Photo courtesy Special Collections Research Center


“Quick,” I command an office mate. “Tell me what the Great Books mean to you.” Startled at the question, she hastily offers, “They’re the classics, the books you read in the core, the ones Hutchins talked about.” If I’d asked, she would have named names. Thucydides, Shakespeare, Freud. But she would not have mentioned the 54-volume set that the University, in partnership with the Encyclopædia Britannica, published in 1952 as the Great Books of the Western World.

Photo
Benton, Hutchins, Adler, and a set of what Hutchins called “colorful furniture.”

Those Great Books comprised 443 works (by 74 authors, all dead and male, most white) crammed into 32,000 pages of double-columned, 9-point type (the type you’re reading, perhaps with some difficulty, is 9.5 points). They are the subject of a new book with a title almost as long as the 62-inch, rainbow-hued set itself: A Great Idea at the Time: The Rise, Fall, and Curious Afterlife of the Great Books (Public Affairs). Written by Boston Globe columnist Alex Beam, A Great Idea at the Time is a lively look at a mid-20th-century phenom now almost forgotten.

The business venture was rooted in Robert M. Hutchins’s belief that “[t]he aim of education is wisdom,” an enlightenment achieved via Socratic dialogue centered on great texts. Within a year of arriving at Chicago as the nation’s youngest university president, Hutchins and his sidekick, philosopher Mortimer Adler, were leading 20 undergrads through weekly discussions of such works, class sessions sprinkled with visiting luminaries like Lillian Gish and Gertrude Stein.

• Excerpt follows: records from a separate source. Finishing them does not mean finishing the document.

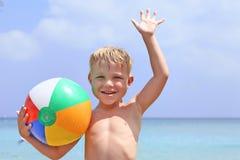 Happy boy with beach ball Stock Photography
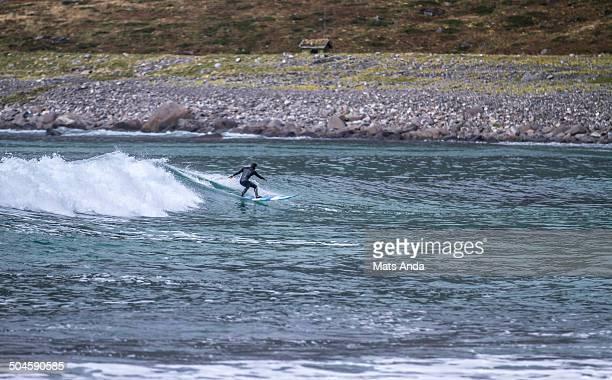 surfer at unnstad beach in lofoten - lofoten stock pictures, royalty-free photos & images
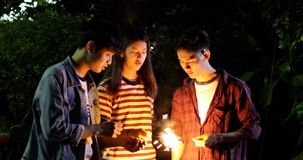 Asian group of friends having outdoor garden barbecue laughing w. Ith alcoholic beer drinks and showing group of friends having fun with sparklers on night ,soft stock images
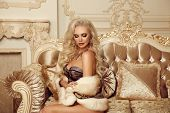 Beautiful Alluring Blond Woman In Fur Coat Sitting On Royal Sofa In Luxury Modern Interior. Beauty G poster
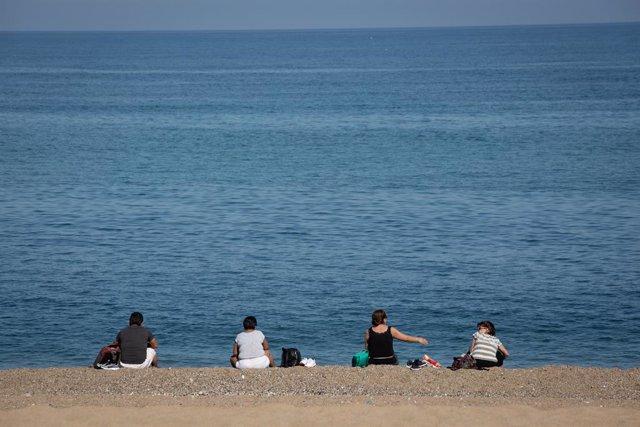 Diverses persones assegudes a la Platja de la Barceloneta, a Barcelona.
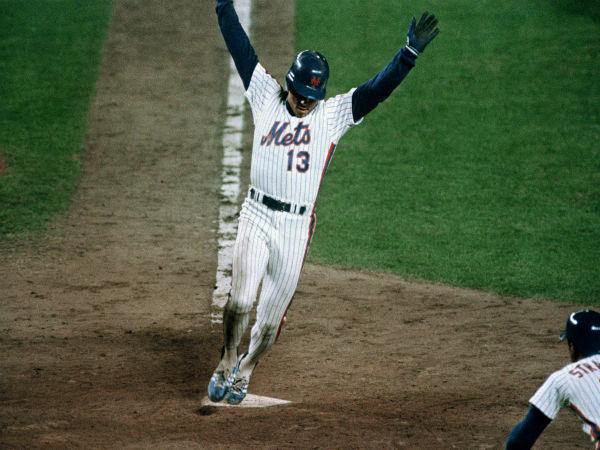 "<div class=""meta image-caption""><div class=""origin-logo origin-image none""><span>none</span></div><span class=""caption-text"">Mets Lee Mazzilli reacts as he crosses home plate to score the Mets third run in Game 6. (AP Photo/Susan Ragan) (AP Photo/ Susan Ragan)</span></div>"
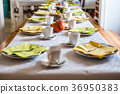 Beautiful festive dinner table colorful yellow 36950383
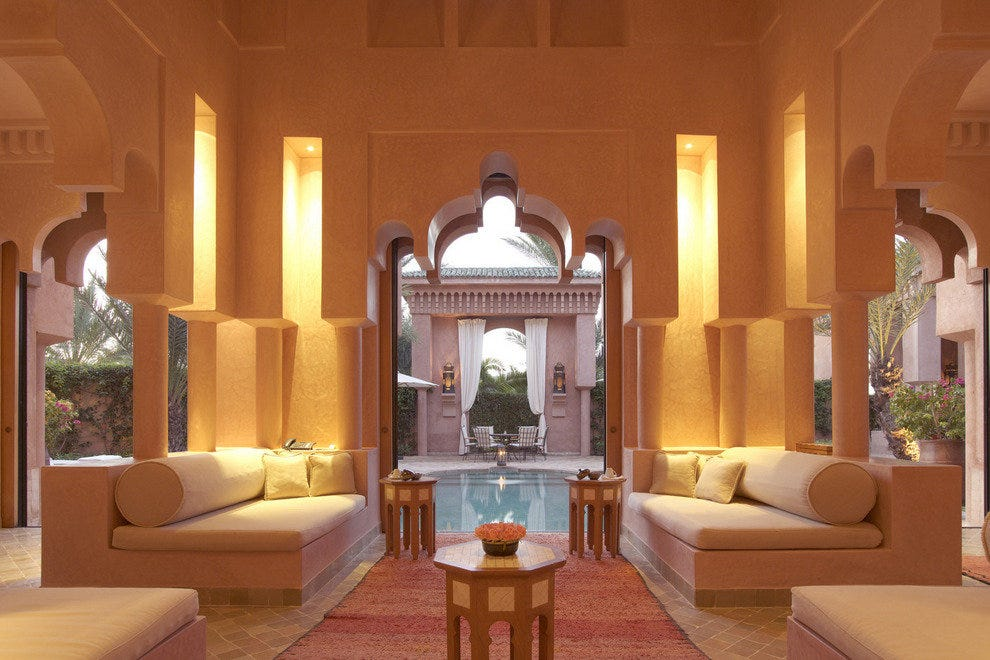 This guest room in luxury Amanjeena Resort in Marrakech is graced with keyhole doors looking out on a pool.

In 1943 the men started a Great Books group for Chicago bigwigs and their wives; over the next few years thousands of Great Books discussion groups sprang up. From the start, supply couldn’t always keep up with demand for the sometimes obscure texts. Adman–turned–U of C vice president William H. Benton had an aha moment: Hey, kids, let’s put out the Great Books!

Beam has fun explaining how the greats got chosen by committee vote, recorded in notes such as, “All against Twain want it understood that they love him” (Huckleberry Finn Volume 48 of the second edition, issued in 1990)* . And how the publishers tried to make the set useful to buyers who didn’t really want to read it, devoting two volumes to the Syntopicon, a 2,428-page index listing the works’ allusions to 102 Great Ideas, from Angel to World. The ideas, like the texts, had some curious omissions: Hutchins testily complained to Adler, “[M]ost of my friends are interested in money, fame, power, and sex—I don’t see those in the 102 ideas. What are we going to do about those?” (In Adler’s defense, Wealth, Honor, Tyranny, and Desire were among the topical umbrellas.)

In a two-part essay (excerpted from his best-seller, How to Read a Book) published in the Magazine’s February and March 1940 issues, Adler writes about “What a Great Book Is.” It is not, he declares, necessarily a classic—nor is that word necessarily a compliment: “Mark Twain, you will recall, defined a classic as ‘something that everyone wants to have read, and nobody wants to read.’”

But that is not the whole Truth, Beam makes plain. As an Idea, selecting the classics for the masses had more than an Element of hubris and hucksterism and even humorlessness, but it also played, at least in part, to the lure of Imagination.